Cuatro a cinco mil personas haciendo cola sobre la avenida Callao. Así, durante todo el día de ayer se mantuvo la expectativa por despedir a Raúl Alfonsín. La espera de hasta dos horas para ingresar al Salón Azul del Congreso. Para la multitud, el esfuerzo valió la pena: allí estaba Alfonsín en su hora final. Hubo silencio y también emoción. Se sabe, la experiencia ritual, individual, calma los espíritus. Y la experiencia colectiva, al cabo, se convierte en política.

Pasito a paso, la multitud va rotando de posición en el caprichoso serpenteo que dibuja la cola hasta embocar la explanada que conduce al edificio. Pasos tranquilos, diálogos moderados y salvo excepciones, no hay angustia aguda entre los que fueron a despedir al viejo caudillo radical. Como en las colas por ver a los santos más populares, San Cayetano, San Expedito, todo es armonía en la diversidad.

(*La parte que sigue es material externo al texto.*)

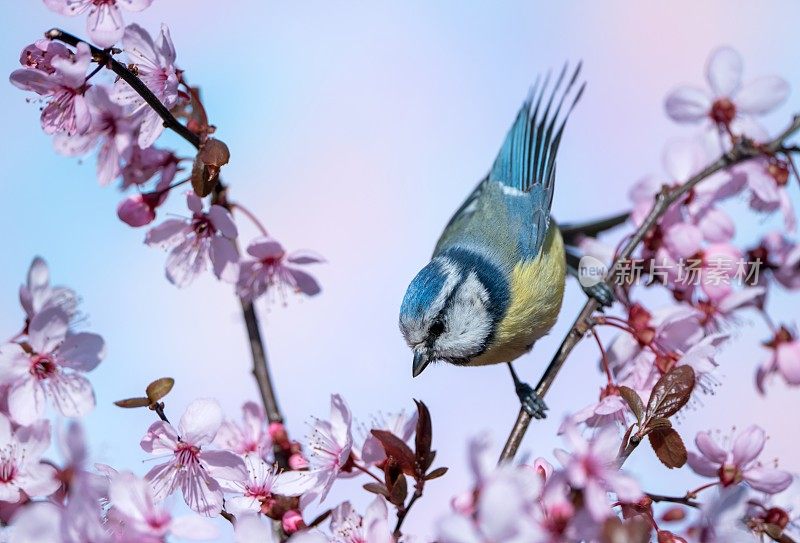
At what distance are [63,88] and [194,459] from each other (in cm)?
93

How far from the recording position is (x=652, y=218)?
264 cm

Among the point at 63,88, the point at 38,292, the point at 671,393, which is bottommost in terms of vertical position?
the point at 671,393

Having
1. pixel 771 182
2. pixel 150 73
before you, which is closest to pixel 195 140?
pixel 150 73

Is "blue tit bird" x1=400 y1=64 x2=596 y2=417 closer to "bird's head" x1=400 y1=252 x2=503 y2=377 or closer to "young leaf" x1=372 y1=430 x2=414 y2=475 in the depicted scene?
"bird's head" x1=400 y1=252 x2=503 y2=377

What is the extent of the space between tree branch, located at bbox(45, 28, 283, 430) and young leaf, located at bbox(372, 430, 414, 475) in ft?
1.77

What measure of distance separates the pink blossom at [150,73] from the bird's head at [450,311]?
985 mm

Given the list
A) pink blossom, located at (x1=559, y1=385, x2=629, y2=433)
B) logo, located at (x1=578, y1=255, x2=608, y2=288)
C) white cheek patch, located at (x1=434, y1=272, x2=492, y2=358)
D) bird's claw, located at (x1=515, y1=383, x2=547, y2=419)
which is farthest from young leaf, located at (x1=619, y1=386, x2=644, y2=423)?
logo, located at (x1=578, y1=255, x2=608, y2=288)

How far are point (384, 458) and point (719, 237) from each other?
1.43 meters

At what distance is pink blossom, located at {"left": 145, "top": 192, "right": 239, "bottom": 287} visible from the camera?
7.57 feet

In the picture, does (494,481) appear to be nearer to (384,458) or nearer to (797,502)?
(384,458)

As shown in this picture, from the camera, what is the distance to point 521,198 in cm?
341

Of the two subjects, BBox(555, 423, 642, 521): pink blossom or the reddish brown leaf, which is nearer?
BBox(555, 423, 642, 521): pink blossom

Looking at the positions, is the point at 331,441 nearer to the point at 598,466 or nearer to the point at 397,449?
the point at 397,449

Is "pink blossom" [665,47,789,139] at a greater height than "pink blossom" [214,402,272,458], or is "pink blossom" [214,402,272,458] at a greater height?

La foto más perfecta de la clase media de la Capital Federal estuvo ayer en el barrio de Congreso.

El hombre que amplió la democracia después de la última dictadura tocó ayer la sensible piel de muchos argentinos. Con sumas y restas, aciertos y fracasos sonoros, tan precario como la transición democrática misma, Alfonsín trocó desde su lecho de muerte el relato contradictorio de su propio recorrido político por otro casi cercano a la santificación. "Vine porque Alfonsín fue único, el mejor, no hubo otro como él", se podía escuchar.

"Estamos tristes, esa es la verdad. Alfonsín fue un hombre muy importante en mi vida, que además intervino en temas políticos hasta hace poco tiempo. Siempre que teníamos algún conflicto grande entre nosotros, él funcionaba como un tribunal de alzada", confesó a LaCapital Alicia Tate, ex diputada nacional.

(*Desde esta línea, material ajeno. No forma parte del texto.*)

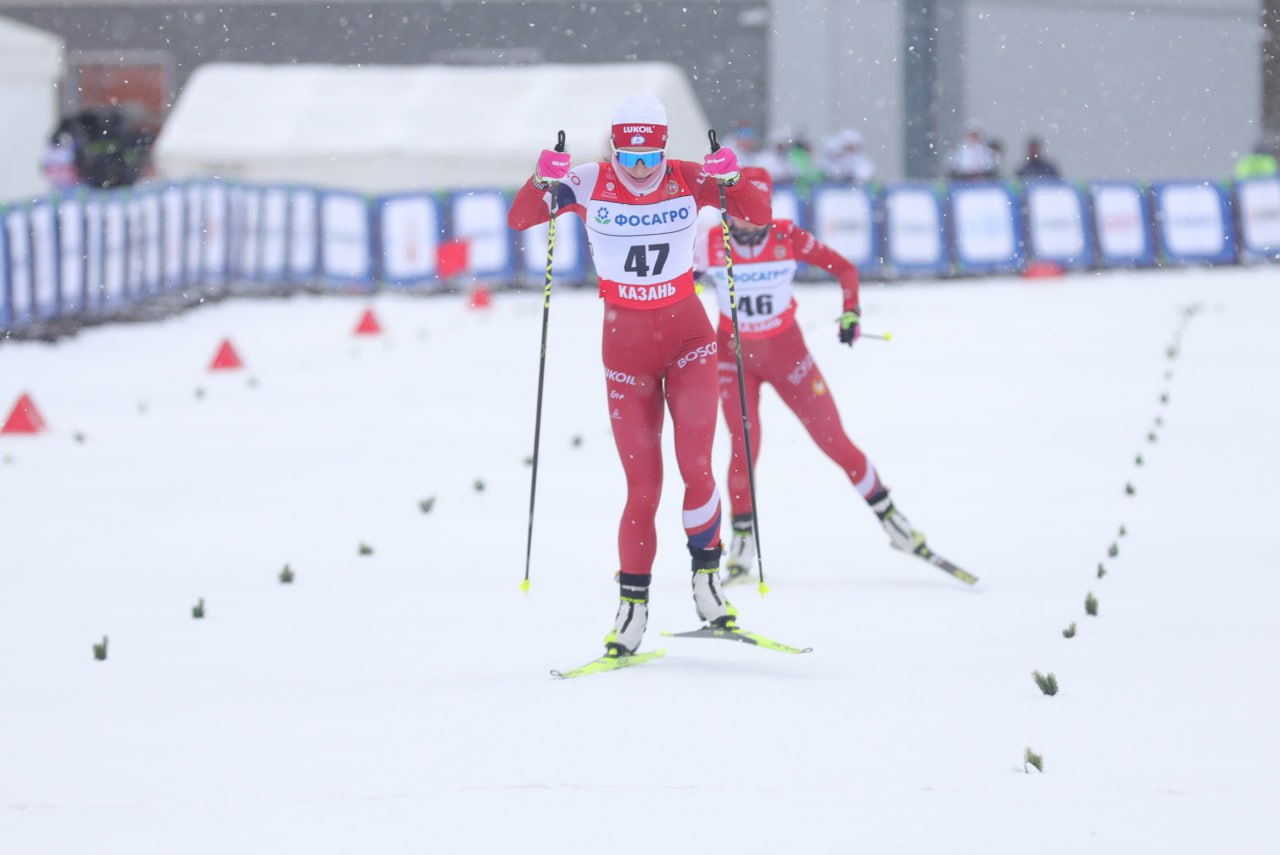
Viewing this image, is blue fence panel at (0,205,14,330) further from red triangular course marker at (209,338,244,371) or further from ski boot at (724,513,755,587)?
ski boot at (724,513,755,587)

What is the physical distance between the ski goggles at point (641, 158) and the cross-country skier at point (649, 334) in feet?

Después de un año de tensión política sostenida con las patronales del agro, el sepelio de Alfonsín trajo un respiro. El velatorio del primer presidente de la democracia posdictadura volvió a posibilitar que el arco político casi completo tenga posiciones coincidentes. Después de tanta puja, la muerte del caudillo trajo una tregua.

Nadie quiso restarle reconocimiento al máximo hacedor de la reinstalación democrática. Políticos, empresarios, Iglesia Católica y, en especial, un contundente acompañamiento de todos los medios de comunicación. Tampoco faltaron el oficialismo ni los sectores de intelectuales cercanos al proyecto kirchnerista. "Alfonsín tuvo momentos destacados, como el juicio a las juntas y, entre otros, la firma de la paz con Chile, ratificada por el plebiscito", aportó Ricardo Forster, de Carta Abierta, quien luego advirtió: "Igual me parece una oportunidad para preguntarse por qué muchos sectores económicos, la Iglesia y los mismos medios de comunicación, que bastardearon y combatieron a Alfonsín en su momento, ahora lo santifican".

La tregua momentánea que abrió la despedida de Alfonsín bajó la tensión política que dominó el último año, aunque no canceló una disputa que recrudecerá en pocas horas. La oposición radical y sus aliados (Julio Cobos, Elisa Carrió y el socialismo) no ocultan la intención de darle productividad política a la desaparición del líder de Chascomús. El operativo de contraponer la "pureza" del caudillo que se va a la "impureza" de lo que nos queda (el kirchnerismo) ya ganó el relato televisivo.

Alfonsín cuenta a su favor con un atributo contundente: no se enriqueció con la política y en su vida privada conservó un estilo austero. Una cuerda muy sensible que desarma la máxima callejera "los políticos suben para robar".

Antes del mediodía, hoy habrá una misa en las escalinatas del Congreso, algunos discursos institucionales en el propio Salón Azul, y pasado el mediodía, partirá la caravana con el féretro rumbo al cementerio de la Recoleta.

Una vez allí, sobrevendrán los discursos netamente políticos, que según confirmó el radical Leopoldo Moreau, "serán no menos de ocho".

Ese recorrido de casi 30 cuadras será el paseo final por Buenos Aires de un hombre que hizo, tal vez, todo lo que pudo, todo lo que le dejaron hacer, a favor del país y de su pueblo. Mucho o poco, es lo que hay.